> SUPPLIED TEXT:
Illinois governor puts away plans for cash-flow deal; medicaid issue stays.

CHICAGO -- Gov. Jim Edgar of Illinois has scrapped plans for a $300 million general fund cash-flow borrowing, but will move forward with a $600 million short-term borrowing backed by Medicaid funds, a spokesman for the governor said yesterday.

Dan Egler, the governor's spokesman, said Gov. Edgar decided to proceed with only the Medicaid borrowing because of the state treasurer's "adamant opposition" to the general fund borrowing. The Edgar administration had planned to sell both issues competitively early next month.

Under the state's Casual Deficits Act, any short-term borrowing must be approved by the governor, the treasurer, and the comptroller. In a statement released yesterday, state Treasurer Patrick Quinn reiterated the opposition he expressed last week to the $300 million borrowing, but said he will support the $600 million borrowing. The governor and state Comptroller Dawn Clark Netsch have agreed to both borrowings.

The $600 million of general obligation certificates, backed by assessments and fees levied by the state on hospitals and nursing homes, and federal Medicaid matching funds, are tentatively scheduled to be competitively priced Aug. 13, according to Mike Colsch, division chief of economic analysis and debt management for the state Bureau of the Budget.

> DATA LISTING:
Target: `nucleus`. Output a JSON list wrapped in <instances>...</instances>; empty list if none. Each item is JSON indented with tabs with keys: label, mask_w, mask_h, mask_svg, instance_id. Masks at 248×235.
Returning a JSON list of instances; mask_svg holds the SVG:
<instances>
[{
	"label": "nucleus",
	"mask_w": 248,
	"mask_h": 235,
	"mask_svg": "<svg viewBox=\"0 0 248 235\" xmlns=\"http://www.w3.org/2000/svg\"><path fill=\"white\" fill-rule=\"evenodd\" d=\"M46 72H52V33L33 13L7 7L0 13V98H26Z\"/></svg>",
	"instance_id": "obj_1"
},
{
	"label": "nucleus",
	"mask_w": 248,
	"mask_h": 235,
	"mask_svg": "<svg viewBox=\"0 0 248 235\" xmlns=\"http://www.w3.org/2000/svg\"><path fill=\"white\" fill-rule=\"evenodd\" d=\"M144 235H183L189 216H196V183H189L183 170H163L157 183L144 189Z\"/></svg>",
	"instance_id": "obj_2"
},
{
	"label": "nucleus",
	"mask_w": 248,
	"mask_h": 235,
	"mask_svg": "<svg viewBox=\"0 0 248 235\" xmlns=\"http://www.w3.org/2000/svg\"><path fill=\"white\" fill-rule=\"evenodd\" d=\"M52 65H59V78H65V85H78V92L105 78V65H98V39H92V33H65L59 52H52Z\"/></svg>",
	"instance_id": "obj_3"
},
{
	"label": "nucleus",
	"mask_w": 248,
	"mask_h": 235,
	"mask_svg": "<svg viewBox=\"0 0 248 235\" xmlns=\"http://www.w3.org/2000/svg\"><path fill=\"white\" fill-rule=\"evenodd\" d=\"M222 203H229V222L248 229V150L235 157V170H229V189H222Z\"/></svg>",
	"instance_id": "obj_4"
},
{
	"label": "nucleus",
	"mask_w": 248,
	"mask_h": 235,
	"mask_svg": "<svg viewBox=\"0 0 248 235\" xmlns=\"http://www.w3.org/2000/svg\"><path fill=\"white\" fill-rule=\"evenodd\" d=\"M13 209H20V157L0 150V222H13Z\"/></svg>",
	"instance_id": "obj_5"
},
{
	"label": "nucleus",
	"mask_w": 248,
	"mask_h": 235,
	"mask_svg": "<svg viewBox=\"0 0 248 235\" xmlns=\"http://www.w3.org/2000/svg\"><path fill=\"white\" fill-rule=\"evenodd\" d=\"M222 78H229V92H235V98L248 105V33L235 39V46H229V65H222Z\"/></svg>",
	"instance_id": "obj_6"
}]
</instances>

> ACTIVITIES:
A – According to the Illinois borrowing article, on what date is the $600 million of certificates tentatively scheduled to be priced?
B – Name every person mentioned in the Illinois borrowing article.
Work only from the Illinois borrowing article.

> ANSWERS TO THE TASKS:
A – Aug. 13

B –
- Jim Edgar
- Dan Egler
- Patrick Quinn
- Dawn Clark Netsch
- Mike Colsch